Peut-être fallait-il un Mai 68, une révolution sociale et politique de grande ampleur, marquant un refus de l’autorité instituée pour que l’élégance masculine devienne véritablement ce qu’elle est, et réalise par là son essence. Le costume s’érige maintenant comme une contre-culture et redevient un puissant moteur de l’expression de soi, de considération pour autrui et de libération de l’âme. En dépassant sa propre antithèse de l’uniforme militaire totalitaire, le costume renaît de ses cendres tout en conservant les traces de son passé et de son histoire pour participer désormais à l’émancipation des hommes.

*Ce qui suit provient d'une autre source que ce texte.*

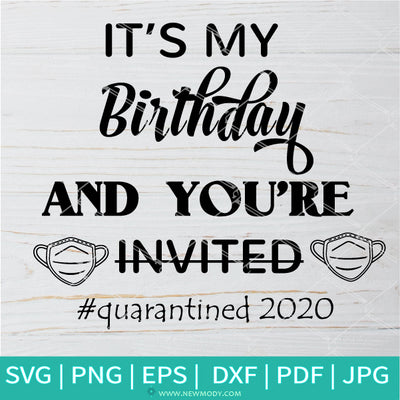 It's My Birthday And You're Not Invited Quarantined 2020 SVG - Newmody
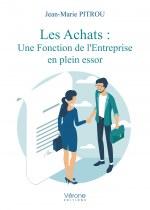 Jean-Marie PITROU - Les Achats : Une Fonction de l'Entreprise en plein essor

Une nouvelle révolution pacifique et intempestive est déclarée à travers l’élégance.
Il s’agit d’une révolution sans violence, car après le procès des totalitarismes, les idées doivent trouver de nouveaux médiums pour s’incarner, autrement que dans le bruit des bottes et dans la harangue des foules. Le costume est l’incarnation d’une idée. Certes, il reste un moyen d’affirmer son individualité retrouvée ou reconquise en arborant une variété quasi-infinie de couleurs, de formes, de motifs et de coupes dans le vêtement, mais il s’agit là d’une individualité repensée à l’aune de la considération morale pour l’autre.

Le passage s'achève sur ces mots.